Reproduce the listing verbatim, starting at the line containing "What distance does" and ending at the line containing "[1101,100] → [160,223]", with both of those lines included.
::::::::::
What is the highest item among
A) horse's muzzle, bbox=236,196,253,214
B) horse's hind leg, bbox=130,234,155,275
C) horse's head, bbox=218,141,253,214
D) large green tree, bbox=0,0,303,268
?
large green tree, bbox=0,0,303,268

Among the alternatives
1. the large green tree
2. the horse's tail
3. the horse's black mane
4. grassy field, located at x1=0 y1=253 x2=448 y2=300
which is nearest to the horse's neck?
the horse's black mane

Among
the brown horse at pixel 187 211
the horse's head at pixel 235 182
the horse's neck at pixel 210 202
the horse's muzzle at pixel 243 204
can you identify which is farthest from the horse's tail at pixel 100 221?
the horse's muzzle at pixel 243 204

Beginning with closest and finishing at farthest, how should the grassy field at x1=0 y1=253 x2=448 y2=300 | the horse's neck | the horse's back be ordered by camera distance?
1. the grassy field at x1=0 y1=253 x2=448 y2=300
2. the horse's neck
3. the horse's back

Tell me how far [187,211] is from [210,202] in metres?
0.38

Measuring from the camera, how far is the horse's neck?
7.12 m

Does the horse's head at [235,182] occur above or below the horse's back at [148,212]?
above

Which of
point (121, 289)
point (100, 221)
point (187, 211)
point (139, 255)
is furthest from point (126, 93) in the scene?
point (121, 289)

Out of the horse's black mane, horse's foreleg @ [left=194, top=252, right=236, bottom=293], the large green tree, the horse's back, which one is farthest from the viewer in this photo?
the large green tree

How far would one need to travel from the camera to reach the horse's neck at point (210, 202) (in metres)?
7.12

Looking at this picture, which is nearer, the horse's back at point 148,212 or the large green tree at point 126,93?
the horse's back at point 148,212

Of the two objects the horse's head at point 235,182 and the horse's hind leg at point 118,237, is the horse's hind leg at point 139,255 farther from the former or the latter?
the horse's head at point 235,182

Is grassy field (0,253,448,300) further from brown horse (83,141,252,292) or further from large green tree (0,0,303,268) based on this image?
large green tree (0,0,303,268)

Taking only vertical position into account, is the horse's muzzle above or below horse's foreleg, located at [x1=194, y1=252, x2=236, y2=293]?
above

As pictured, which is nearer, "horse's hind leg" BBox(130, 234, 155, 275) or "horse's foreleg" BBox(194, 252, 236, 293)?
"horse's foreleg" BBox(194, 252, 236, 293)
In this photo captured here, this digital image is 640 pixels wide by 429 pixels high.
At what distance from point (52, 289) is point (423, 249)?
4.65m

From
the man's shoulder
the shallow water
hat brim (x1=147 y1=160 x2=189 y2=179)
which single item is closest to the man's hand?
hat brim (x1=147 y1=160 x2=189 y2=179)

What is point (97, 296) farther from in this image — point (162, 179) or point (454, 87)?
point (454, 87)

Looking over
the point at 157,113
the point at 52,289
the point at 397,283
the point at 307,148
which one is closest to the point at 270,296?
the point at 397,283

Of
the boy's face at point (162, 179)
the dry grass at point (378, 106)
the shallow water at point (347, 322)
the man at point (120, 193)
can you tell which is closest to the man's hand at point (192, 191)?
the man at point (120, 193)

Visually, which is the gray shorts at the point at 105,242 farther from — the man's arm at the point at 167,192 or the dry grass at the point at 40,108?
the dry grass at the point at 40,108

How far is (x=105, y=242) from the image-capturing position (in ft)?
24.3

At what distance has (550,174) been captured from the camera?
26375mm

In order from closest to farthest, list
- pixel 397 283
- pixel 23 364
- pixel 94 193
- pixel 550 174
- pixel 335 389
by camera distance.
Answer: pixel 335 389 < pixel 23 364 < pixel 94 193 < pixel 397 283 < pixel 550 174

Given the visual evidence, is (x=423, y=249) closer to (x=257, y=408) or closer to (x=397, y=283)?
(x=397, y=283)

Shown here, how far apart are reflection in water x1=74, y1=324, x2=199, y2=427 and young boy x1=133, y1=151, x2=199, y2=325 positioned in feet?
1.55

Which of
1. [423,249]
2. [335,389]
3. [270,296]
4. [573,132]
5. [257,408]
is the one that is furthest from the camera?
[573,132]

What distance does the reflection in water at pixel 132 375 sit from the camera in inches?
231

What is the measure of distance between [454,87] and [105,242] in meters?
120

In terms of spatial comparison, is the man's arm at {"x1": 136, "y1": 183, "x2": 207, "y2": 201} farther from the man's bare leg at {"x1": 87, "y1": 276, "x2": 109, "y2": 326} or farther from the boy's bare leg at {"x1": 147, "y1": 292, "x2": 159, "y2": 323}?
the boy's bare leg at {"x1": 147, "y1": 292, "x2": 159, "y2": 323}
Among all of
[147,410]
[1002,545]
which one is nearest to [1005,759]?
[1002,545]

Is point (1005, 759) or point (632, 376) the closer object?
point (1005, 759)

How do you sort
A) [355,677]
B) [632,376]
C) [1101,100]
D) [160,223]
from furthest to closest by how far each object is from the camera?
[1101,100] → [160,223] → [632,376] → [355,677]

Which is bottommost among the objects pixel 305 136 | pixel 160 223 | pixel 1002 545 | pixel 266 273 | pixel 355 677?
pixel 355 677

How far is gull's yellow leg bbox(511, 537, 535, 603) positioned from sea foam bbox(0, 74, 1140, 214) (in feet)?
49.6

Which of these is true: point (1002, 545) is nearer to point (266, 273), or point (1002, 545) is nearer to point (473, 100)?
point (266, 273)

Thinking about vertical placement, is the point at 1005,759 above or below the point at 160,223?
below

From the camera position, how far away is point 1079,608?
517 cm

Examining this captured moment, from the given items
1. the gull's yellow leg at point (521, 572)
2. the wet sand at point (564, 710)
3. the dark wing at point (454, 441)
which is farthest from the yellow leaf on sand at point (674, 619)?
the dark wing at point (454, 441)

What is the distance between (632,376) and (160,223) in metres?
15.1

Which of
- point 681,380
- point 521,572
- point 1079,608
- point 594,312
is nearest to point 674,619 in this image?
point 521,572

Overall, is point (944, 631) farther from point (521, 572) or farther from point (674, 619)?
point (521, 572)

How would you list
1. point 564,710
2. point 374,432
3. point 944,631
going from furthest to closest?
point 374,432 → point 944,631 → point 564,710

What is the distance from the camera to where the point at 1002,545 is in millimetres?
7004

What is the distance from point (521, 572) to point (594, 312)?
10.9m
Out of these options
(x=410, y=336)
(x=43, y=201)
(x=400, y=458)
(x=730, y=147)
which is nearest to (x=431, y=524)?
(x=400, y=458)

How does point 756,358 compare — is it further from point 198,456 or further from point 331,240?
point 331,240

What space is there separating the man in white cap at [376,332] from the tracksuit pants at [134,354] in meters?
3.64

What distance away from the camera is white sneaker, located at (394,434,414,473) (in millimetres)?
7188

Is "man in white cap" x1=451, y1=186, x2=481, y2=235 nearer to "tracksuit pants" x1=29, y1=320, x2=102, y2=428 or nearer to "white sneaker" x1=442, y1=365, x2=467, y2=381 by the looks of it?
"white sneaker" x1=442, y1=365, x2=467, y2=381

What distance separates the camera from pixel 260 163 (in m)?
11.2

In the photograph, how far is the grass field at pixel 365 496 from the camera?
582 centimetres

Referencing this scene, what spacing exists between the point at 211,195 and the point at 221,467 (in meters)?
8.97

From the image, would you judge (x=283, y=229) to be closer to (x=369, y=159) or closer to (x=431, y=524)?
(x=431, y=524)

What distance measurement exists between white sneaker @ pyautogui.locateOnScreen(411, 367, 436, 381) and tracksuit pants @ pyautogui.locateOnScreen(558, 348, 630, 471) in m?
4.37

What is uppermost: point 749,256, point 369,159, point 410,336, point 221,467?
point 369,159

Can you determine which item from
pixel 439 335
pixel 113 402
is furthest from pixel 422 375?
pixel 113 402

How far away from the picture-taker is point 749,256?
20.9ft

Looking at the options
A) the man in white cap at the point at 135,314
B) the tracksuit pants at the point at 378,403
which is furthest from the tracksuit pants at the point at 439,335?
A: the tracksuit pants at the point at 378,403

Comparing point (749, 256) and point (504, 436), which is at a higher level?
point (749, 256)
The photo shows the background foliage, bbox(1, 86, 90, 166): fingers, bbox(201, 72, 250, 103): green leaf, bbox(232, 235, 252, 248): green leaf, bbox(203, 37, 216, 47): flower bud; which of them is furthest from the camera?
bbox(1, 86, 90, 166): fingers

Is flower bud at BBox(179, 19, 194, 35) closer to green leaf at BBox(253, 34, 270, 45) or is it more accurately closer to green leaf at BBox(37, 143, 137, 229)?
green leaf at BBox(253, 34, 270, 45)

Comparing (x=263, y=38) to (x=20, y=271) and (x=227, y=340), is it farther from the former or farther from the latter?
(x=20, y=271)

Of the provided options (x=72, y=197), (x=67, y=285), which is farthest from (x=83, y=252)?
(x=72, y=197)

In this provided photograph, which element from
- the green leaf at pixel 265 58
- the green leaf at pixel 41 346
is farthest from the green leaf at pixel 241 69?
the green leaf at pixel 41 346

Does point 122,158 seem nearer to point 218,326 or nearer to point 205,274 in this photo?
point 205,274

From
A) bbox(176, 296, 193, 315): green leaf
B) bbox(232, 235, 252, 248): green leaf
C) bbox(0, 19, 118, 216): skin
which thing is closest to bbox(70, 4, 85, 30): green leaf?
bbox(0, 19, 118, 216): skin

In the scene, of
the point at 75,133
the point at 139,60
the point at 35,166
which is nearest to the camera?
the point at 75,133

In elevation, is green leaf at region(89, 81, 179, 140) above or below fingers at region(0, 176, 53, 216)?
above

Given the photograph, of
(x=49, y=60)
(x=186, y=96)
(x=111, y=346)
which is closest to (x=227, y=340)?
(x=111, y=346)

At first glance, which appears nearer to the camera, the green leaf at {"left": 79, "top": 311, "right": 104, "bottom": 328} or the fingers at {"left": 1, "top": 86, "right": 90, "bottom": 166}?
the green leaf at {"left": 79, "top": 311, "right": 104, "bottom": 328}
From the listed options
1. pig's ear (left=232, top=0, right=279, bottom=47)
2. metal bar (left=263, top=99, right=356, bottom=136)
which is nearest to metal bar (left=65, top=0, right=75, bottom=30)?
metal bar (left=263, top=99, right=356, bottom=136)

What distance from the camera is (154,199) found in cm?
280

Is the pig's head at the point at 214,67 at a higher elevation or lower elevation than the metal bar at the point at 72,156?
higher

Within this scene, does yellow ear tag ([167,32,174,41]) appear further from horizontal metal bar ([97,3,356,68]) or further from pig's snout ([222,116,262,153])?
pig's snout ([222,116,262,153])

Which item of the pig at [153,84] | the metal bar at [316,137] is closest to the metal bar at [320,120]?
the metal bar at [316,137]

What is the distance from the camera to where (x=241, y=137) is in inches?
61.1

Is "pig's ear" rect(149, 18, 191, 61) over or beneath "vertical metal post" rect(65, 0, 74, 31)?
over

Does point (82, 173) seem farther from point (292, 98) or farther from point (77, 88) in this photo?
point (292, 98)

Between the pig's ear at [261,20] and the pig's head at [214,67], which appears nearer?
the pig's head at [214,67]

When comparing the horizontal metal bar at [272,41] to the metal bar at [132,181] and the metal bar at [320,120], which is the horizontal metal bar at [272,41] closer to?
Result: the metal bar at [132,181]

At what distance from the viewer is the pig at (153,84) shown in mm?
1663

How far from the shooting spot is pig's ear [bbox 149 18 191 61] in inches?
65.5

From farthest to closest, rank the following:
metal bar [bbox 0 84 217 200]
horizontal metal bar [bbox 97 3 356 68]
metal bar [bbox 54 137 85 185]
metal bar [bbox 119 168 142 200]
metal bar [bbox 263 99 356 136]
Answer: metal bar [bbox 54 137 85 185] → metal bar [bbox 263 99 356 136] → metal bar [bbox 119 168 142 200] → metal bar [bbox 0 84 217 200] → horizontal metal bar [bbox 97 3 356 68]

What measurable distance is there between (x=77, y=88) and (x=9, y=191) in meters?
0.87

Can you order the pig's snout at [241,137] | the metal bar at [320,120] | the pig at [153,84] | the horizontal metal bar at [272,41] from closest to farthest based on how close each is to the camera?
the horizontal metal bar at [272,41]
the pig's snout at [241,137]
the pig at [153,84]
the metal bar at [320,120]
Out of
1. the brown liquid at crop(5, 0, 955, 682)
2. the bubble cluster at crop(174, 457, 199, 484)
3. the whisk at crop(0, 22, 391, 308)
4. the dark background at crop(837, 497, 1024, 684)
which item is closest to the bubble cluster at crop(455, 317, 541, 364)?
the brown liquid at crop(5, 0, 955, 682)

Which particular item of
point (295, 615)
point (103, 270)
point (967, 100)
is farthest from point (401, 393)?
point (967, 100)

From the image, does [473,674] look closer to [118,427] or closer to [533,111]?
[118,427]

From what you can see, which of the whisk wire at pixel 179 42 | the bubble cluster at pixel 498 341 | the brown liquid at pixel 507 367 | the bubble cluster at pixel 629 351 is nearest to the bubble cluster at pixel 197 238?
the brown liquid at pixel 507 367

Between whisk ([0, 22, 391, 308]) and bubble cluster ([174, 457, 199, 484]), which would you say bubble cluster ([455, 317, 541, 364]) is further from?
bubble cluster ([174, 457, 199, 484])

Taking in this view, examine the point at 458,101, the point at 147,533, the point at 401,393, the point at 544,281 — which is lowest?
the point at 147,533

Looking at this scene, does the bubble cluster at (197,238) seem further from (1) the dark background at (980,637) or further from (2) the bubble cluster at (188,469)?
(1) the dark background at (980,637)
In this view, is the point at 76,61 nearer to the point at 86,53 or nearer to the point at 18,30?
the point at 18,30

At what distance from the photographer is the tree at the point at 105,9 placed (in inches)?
::::::::::
■ **TASK OUTPUT**
What distance does the reflection in water at pixel 132 375 sit from the camera in inches?
231

What is the measure of distance between [454,87] and [105,242] in meters?
120

In terms of spatial comparison, is the man's arm at {"x1": 136, "y1": 183, "x2": 207, "y2": 201} farther from the man's bare leg at {"x1": 87, "y1": 276, "x2": 109, "y2": 326} or farther from the boy's bare leg at {"x1": 147, "y1": 292, "x2": 159, "y2": 323}?
the boy's bare leg at {"x1": 147, "y1": 292, "x2": 159, "y2": 323}
Among all of
[147,410]
[1002,545]
which one is nearest to [1005,759]?
[1002,545]

Is point (1005, 759) or point (632, 376) the closer object?
point (1005, 759)

How do you sort
A) [355,677]
B) [632,376]
C) [1101,100]
D) [160,223]
from furthest to closest by how far each object is from the camera?
[1101,100] → [160,223] → [632,376] → [355,677]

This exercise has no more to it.